Work to be completed: Your copy of the entries below should hold exactly the lines from the one containing "Injen Wrinkle Red" to the one containing "San Lorenzo cathedral interior. photo", inclusive, and no pictures.

Captioned web images:

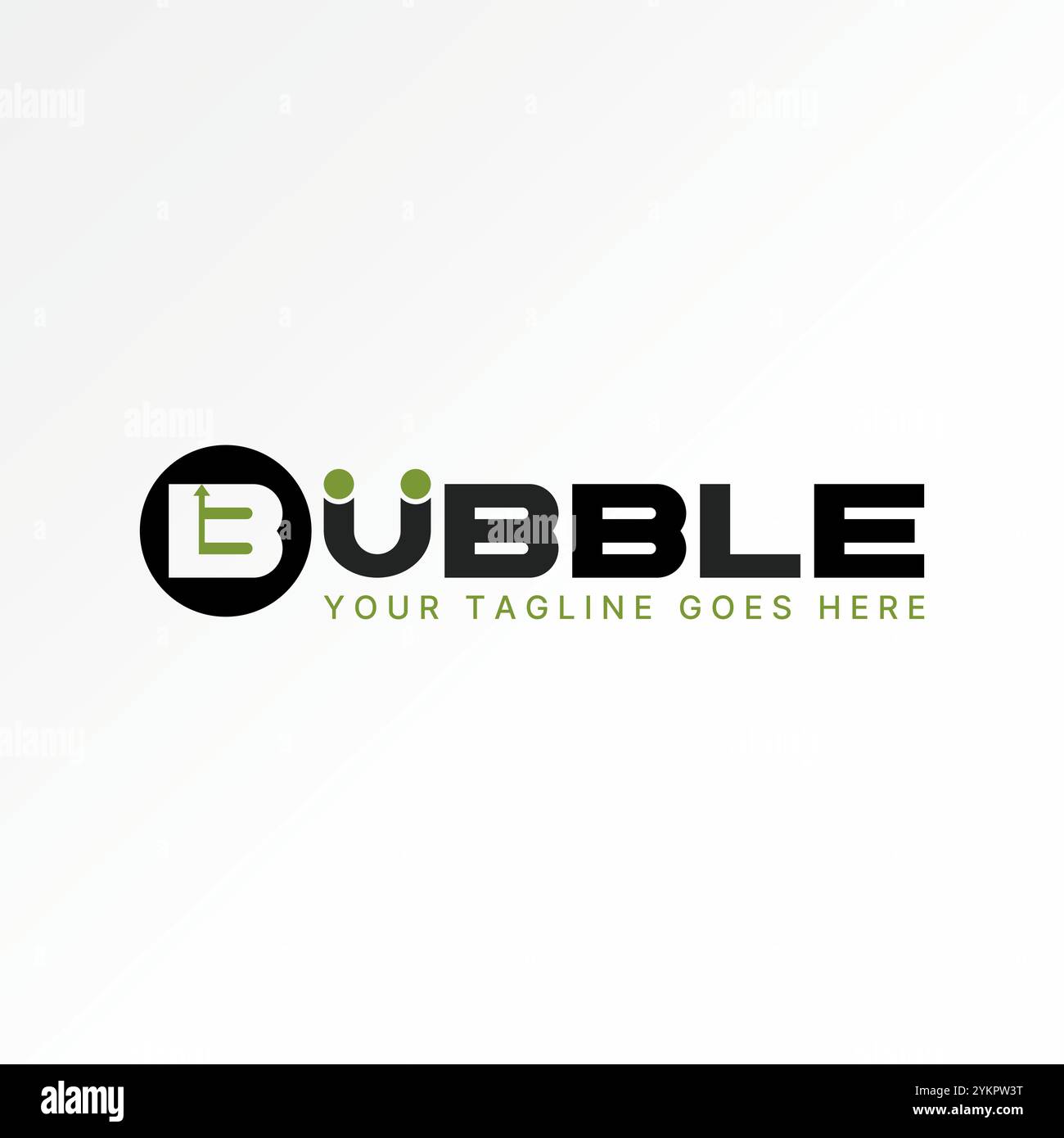 Design del logo concetto grafico immagine vettoriale premium creativa testo della parola grafica carattere a forma di bolle freccia su 2 corpi correlati a una conversazione di mercato emotiva Illustrazione Vettoriale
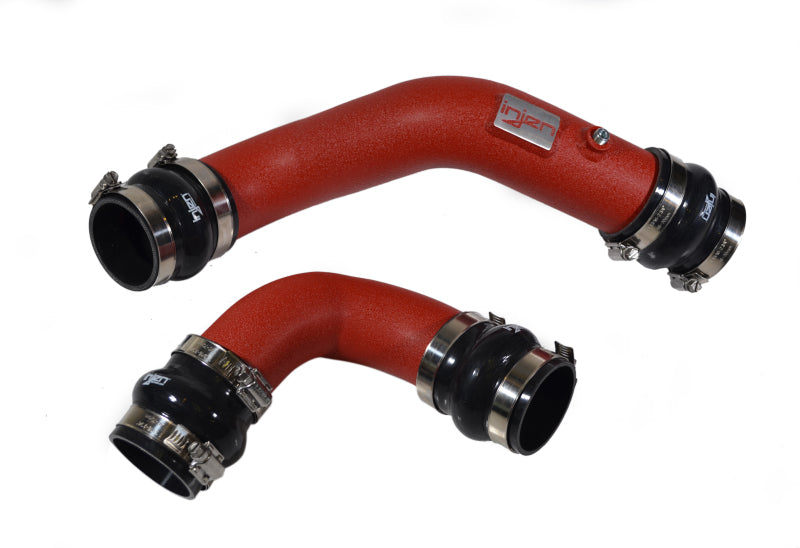 Injen Wrinkle Red SES Intercooler Pipes For 17-20 Honda Civic Type R L4-2.0L Turbo - SES1582ICPWR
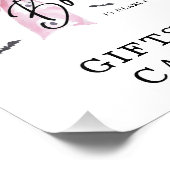 Coquette Roze Bow Boo Baby shower Teken Foto Afdruk (Hoek)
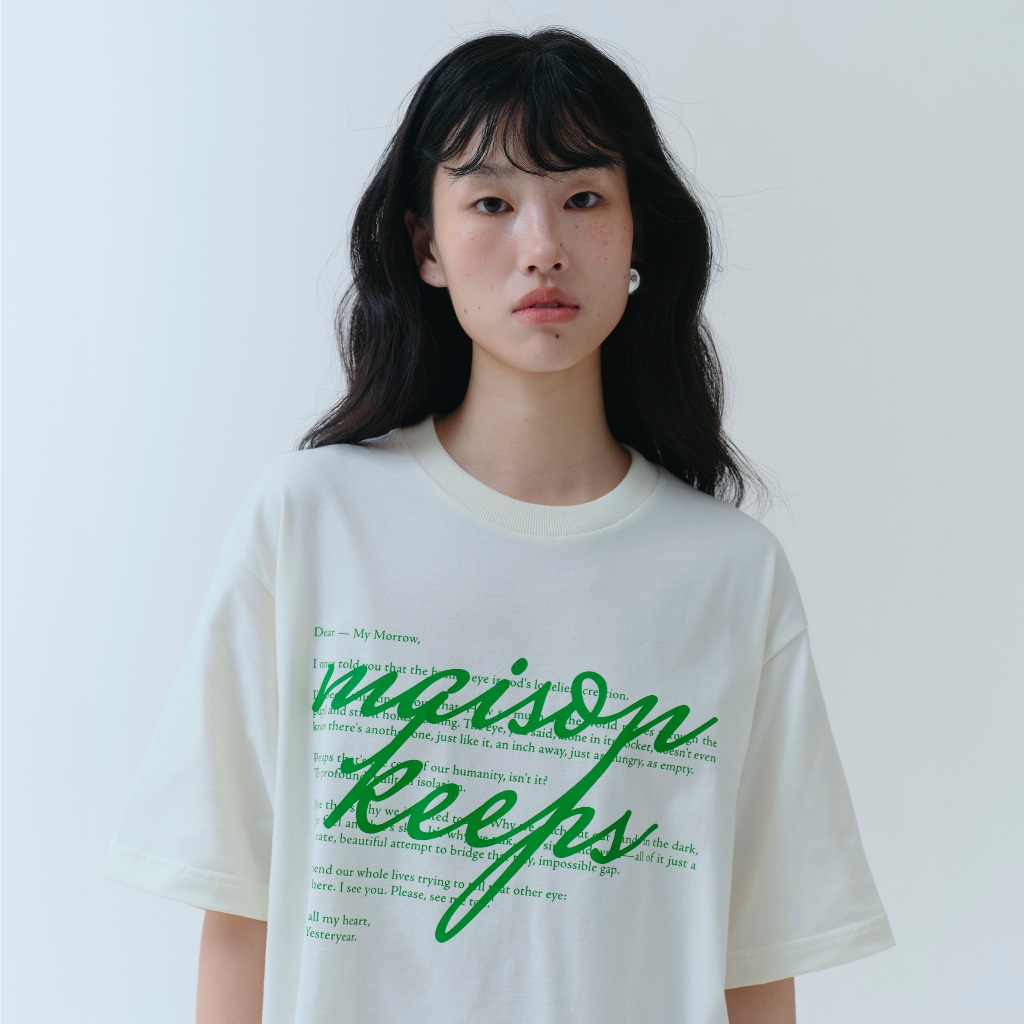 maison KEEPS | The Oversized Letter Tee | เสื้อยืด ทรง oversized | มีให้เลือก 2 Size อก 44" และ 48''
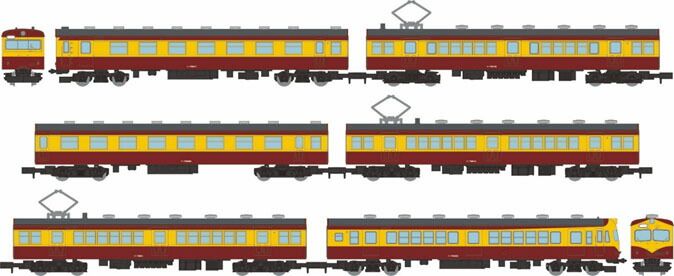 鉄道模型6点セット 鉄道コレクション 国鉄70系新潟色6両セット 【トミーテック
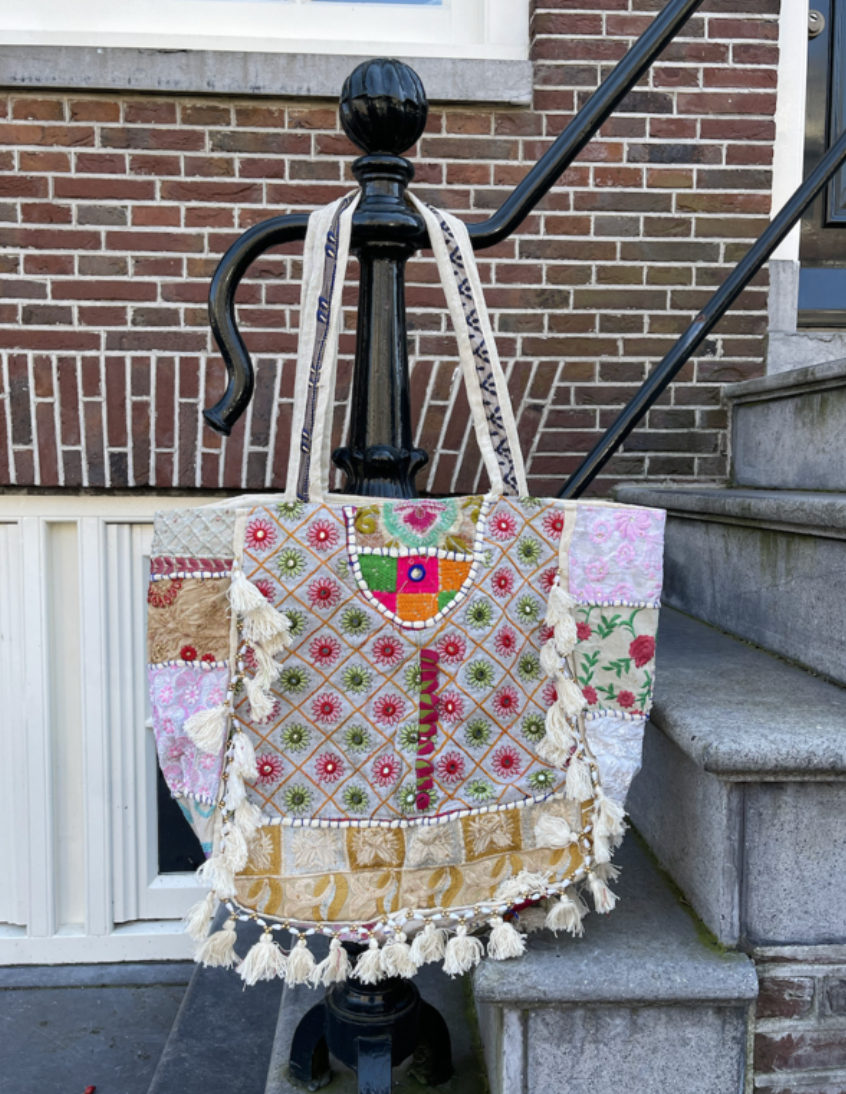 XL Bali Beach Bag - Beige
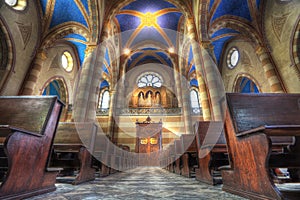 San Lorenzo cathedral interior. photo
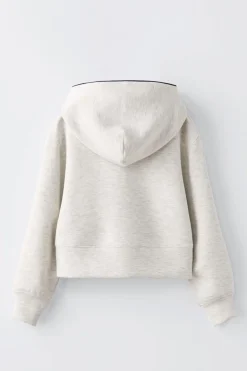 Niños ZARA 6 - 14 Años·Sudaderas|6 - 14 Años·Deporte / Jogging<SUDADERA CAPUCHA VIVOS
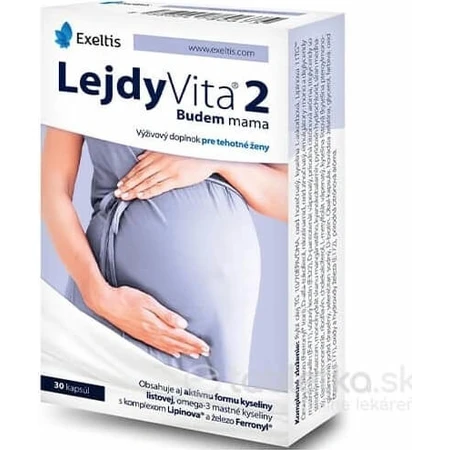 LejdyVita 2 Je vais être maman 1×30 cps, complément alimentaire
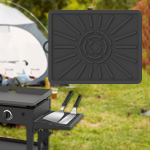 Vastupidav silikoonist libisemisvastase disainiga BBQ matt oranž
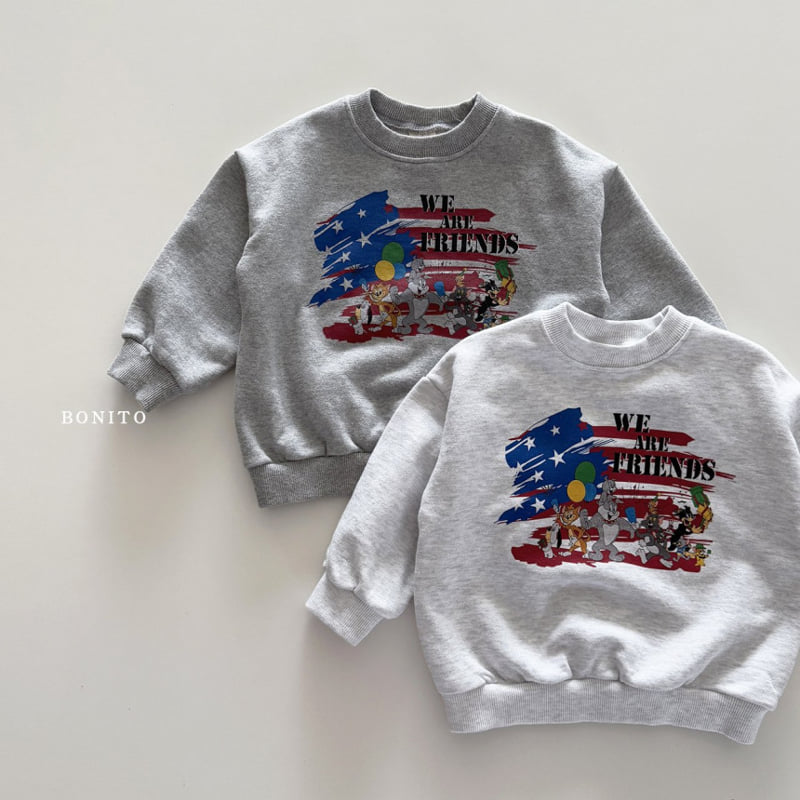 Bonito - Korean Women Fashion - #momslook - We Are Friends Sweatshirts MOM - 3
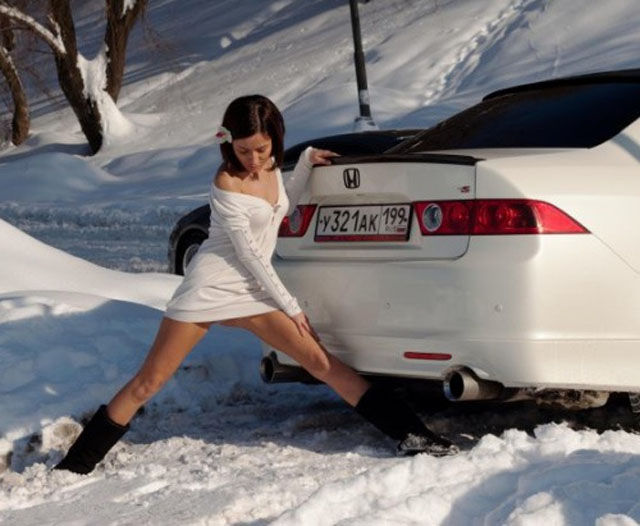 Sexy Girls and Cars Are a Match Made in Heaven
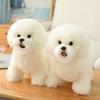 Jucărie de pluș realistă și drăguță Bichon Frise, moale și pufoasă, câineșel de simulare, animal de pluș, păpușă, pentru cadou de ziua de naștere, decorațiune interioară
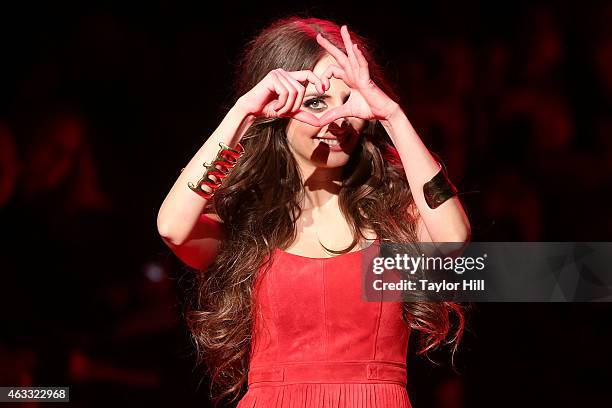 Musician Alexa Ray Joel walks the runway during the Go Red For Women fall 2015 fashion show on February 12, 2015 in New York City.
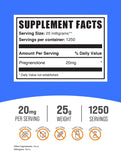 BulkSupplements.com Pregnenolone Powder - Pregnenolone Supplement, Pregnenolone 20mg - Pure & Gluten Free, 20mg per Serving, 25g (0.88 oz) (Pack of 1)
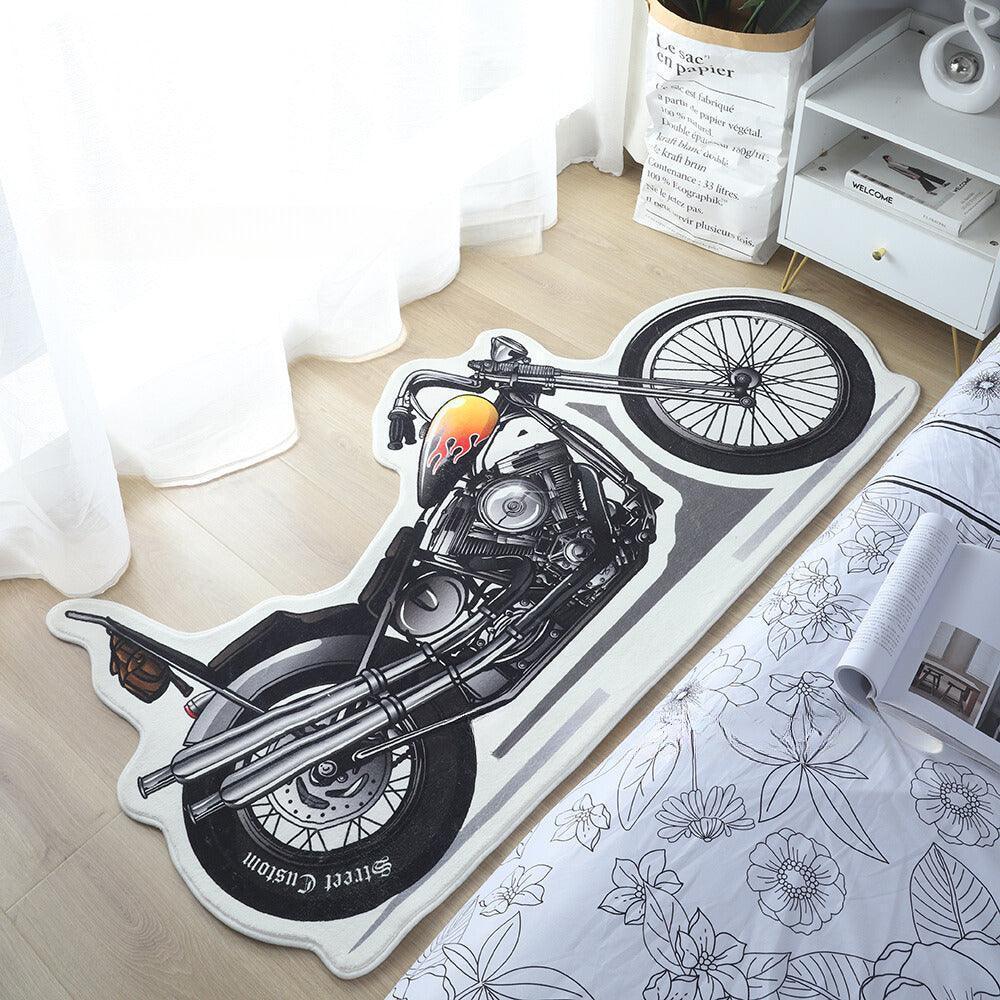 Original design retro motorcycle carpet design 3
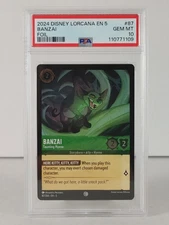 Banzai - Taunting Hyena - Shimmering Skies - #87 - Foil - PSA 10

Solution to this problem:
 Injen Wrinkle Red SES Intercooler Pipes For 17-20 Honda Civic Type R L4-2.0L Turbo - SES1582ICPWR
 Coquette Roze Bow Boo Baby shower Teken Foto Afdruk (Hoek)
 maison KEEPS | The Oversized Letter Tee | เสื้อยืด ทรง oversized | มีให้เลือก 2 Size อก 44" และ 48''
 鉄道模型6点セット 鉄道コレクション 国鉄70系新潟色6両セット 【トミーテック
 XL Bali Beach Bag - Beige
 San Lorenzo cathedral interior. photo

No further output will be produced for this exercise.